- _Data supplied_
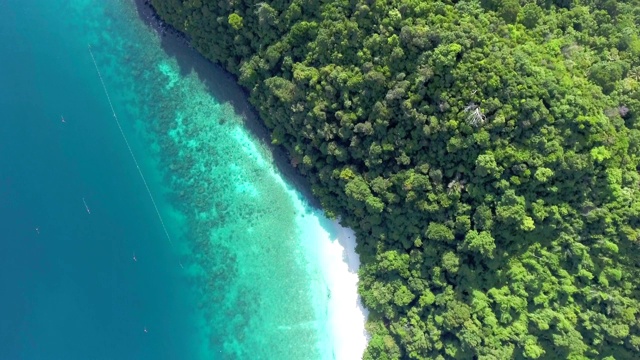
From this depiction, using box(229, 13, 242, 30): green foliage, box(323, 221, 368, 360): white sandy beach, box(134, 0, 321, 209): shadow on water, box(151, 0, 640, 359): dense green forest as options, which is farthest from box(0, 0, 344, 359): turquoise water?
box(151, 0, 640, 359): dense green forest

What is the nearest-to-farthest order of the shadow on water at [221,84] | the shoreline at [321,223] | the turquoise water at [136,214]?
1. the shoreline at [321,223]
2. the turquoise water at [136,214]
3. the shadow on water at [221,84]

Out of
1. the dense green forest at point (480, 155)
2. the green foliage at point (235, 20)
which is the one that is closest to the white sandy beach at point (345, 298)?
the dense green forest at point (480, 155)

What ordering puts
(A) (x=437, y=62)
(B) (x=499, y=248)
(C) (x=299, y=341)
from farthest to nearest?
(C) (x=299, y=341), (B) (x=499, y=248), (A) (x=437, y=62)

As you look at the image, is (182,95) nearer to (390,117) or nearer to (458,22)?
(390,117)

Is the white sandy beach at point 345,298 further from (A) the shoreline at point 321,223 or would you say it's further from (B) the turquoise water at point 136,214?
(B) the turquoise water at point 136,214

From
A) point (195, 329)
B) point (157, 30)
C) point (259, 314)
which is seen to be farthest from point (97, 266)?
point (157, 30)

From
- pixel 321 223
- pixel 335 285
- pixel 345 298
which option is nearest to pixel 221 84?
pixel 321 223
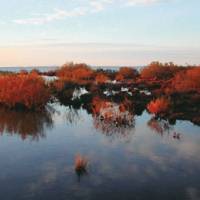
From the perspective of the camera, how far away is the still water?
477 inches

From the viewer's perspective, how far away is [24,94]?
26.9m

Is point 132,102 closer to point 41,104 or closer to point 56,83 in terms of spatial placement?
point 41,104

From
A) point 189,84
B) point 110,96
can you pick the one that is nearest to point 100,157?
point 110,96

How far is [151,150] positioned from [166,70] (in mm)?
38260

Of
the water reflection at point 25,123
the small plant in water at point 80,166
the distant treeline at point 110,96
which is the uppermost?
the distant treeline at point 110,96

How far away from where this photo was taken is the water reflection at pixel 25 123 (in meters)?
20.4

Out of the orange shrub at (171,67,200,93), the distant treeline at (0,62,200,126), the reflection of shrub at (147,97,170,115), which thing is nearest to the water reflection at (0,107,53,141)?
the distant treeline at (0,62,200,126)

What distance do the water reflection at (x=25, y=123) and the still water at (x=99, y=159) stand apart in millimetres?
50

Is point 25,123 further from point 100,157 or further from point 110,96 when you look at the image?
point 110,96

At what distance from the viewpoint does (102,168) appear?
14.3 meters

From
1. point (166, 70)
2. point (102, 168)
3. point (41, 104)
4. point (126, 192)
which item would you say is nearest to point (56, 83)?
point (41, 104)

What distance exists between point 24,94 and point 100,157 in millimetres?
12562

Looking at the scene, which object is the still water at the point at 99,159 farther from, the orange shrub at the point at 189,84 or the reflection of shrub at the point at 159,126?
the orange shrub at the point at 189,84

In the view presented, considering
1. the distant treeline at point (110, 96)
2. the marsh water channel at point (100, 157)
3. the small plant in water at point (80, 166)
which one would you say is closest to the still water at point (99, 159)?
the marsh water channel at point (100, 157)
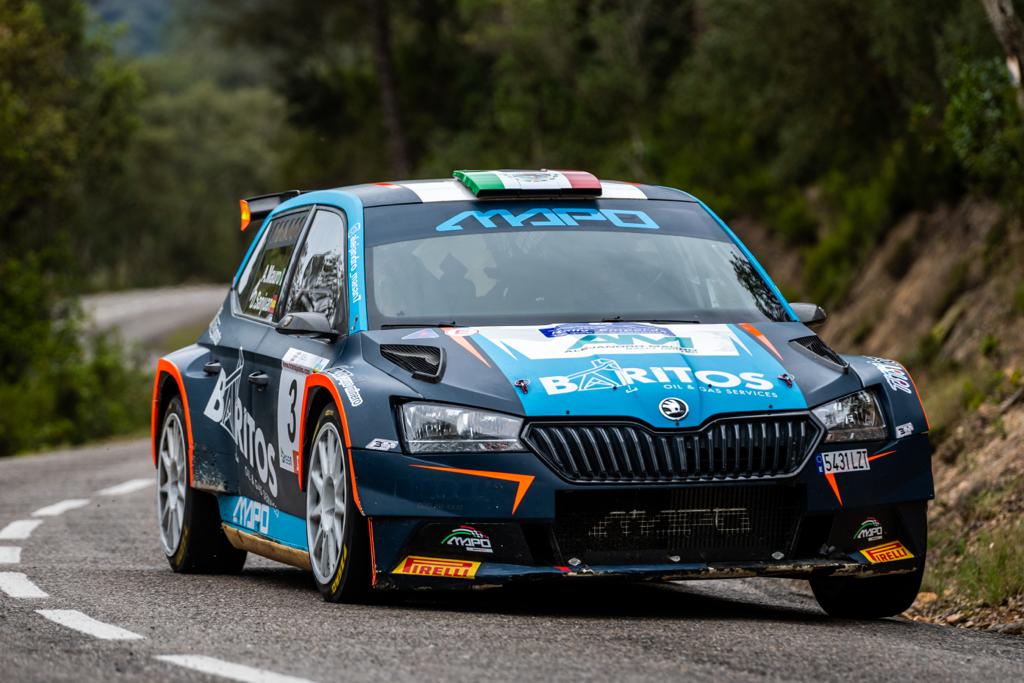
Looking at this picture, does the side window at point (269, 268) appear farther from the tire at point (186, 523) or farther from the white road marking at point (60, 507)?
the white road marking at point (60, 507)

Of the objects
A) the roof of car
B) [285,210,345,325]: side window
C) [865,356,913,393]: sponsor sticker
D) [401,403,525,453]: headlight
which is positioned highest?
the roof of car

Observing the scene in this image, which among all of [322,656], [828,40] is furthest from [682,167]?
[322,656]

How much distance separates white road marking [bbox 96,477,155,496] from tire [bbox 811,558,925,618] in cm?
884

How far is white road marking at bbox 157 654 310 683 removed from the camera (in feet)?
18.5

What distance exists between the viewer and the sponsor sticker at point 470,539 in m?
7.27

- _Problem_
Copy every line above word for word, leaving out the pictures.

- _Correct output_
From this depiction, using box(229, 13, 242, 30): green foliage, box(323, 221, 368, 360): white sandy beach, box(134, 0, 321, 209): shadow on water, box(151, 0, 640, 359): dense green forest as options, which is farthest from box(0, 0, 344, 359): turquoise water?
box(151, 0, 640, 359): dense green forest

What is the nearest-to-farthest order of the shadow on water at [221,84] | the shoreline at [321,223] | the turquoise water at [136,214]?
1. the shoreline at [321,223]
2. the turquoise water at [136,214]
3. the shadow on water at [221,84]

Out of
1. the dense green forest at point (480, 155)
2. the green foliage at point (235, 20)
which is the one that is closest to the white sandy beach at point (345, 298)?
the dense green forest at point (480, 155)

What ordering puts
(A) (x=437, y=62)
(B) (x=499, y=248)
(C) (x=299, y=341)
from farthest to nearest?
(C) (x=299, y=341), (B) (x=499, y=248), (A) (x=437, y=62)

As you look at the image, is (182,95) nearer to (390,117) or nearer to (458,22)?
(390,117)

Is the white sandy beach at point 345,298 further from (A) the shoreline at point 321,223 or would you say it's further from (B) the turquoise water at point 136,214?
(B) the turquoise water at point 136,214

From
A) point (195, 329)
B) point (157, 30)
C) point (259, 314)
which is seen to be farthest from point (97, 266)?
point (157, 30)

From
- pixel 321 223
- pixel 335 285
- pixel 345 298
which option is nearest to pixel 221 84?
pixel 321 223
From the perspective of the camera, how far away is the still water?
477 inches

From the viewer's perspective, how far away is [24,94]?
26.9m

Is point 132,102 closer to point 41,104 or closer to point 56,83 in terms of spatial placement?
point 41,104

From
A) point 189,84
B) point 110,96
can you pick the one that is nearest to point 100,157?
point 110,96

How far is [151,150] positioned from [166,70] (in mm)?
38260

Of
the water reflection at point 25,123
the small plant in water at point 80,166
the distant treeline at point 110,96
which is the uppermost?
the distant treeline at point 110,96

How far away from where this photo was taken is the water reflection at pixel 25 123 (in meters)?
20.4

Out of the orange shrub at (171,67,200,93), the distant treeline at (0,62,200,126), the reflection of shrub at (147,97,170,115), which thing is nearest to the water reflection at (0,107,53,141)?
the distant treeline at (0,62,200,126)

What distance do the water reflection at (x=25, y=123) and the still water at (x=99, y=159) stand apart in millimetres?
50

Is point 25,123 further from point 100,157 or further from point 110,96 when you look at the image?
point 110,96

At what distance from the viewpoint does (102,168) appear?
14.3 meters

From
1. point (166, 70)
2. point (102, 168)
3. point (41, 104)
4. point (126, 192)
which item would you say is nearest to point (56, 83)?
point (41, 104)

What distance exists between point 24,94 and point 100,157 in millimetres?
12562

Looking at the scene, which object is the still water at the point at 99,159 farther from, the orange shrub at the point at 189,84 or the reflection of shrub at the point at 159,126?
the orange shrub at the point at 189,84

In the view presented, considering
1. the distant treeline at point (110, 96)
2. the marsh water channel at point (100, 157)
3. the small plant in water at point (80, 166)
which one would you say is closest to the still water at point (99, 159)?
the marsh water channel at point (100, 157)
Looking at this picture, does the side window at point (269, 268) appear farther from the tire at point (186, 523) or farther from the white road marking at point (60, 507)?
the white road marking at point (60, 507)

Of the objects
A) the roof of car
B) [285,210,345,325]: side window
C) [865,356,913,393]: sponsor sticker
D) [401,403,525,453]: headlight
which is positioned highest?
the roof of car

Observing the scene in this image, which among all of [322,656], [828,40] is furthest from [682,167]?
[322,656]

How much distance separates white road marking [bbox 96,477,155,496] from tire [bbox 811,558,925,618] in cm?
884

How far is white road marking at bbox 157 654 310 683 removed from the camera (in feet)?
18.5

What distance exists between the viewer and the sponsor sticker at point 470,539 in m?
7.27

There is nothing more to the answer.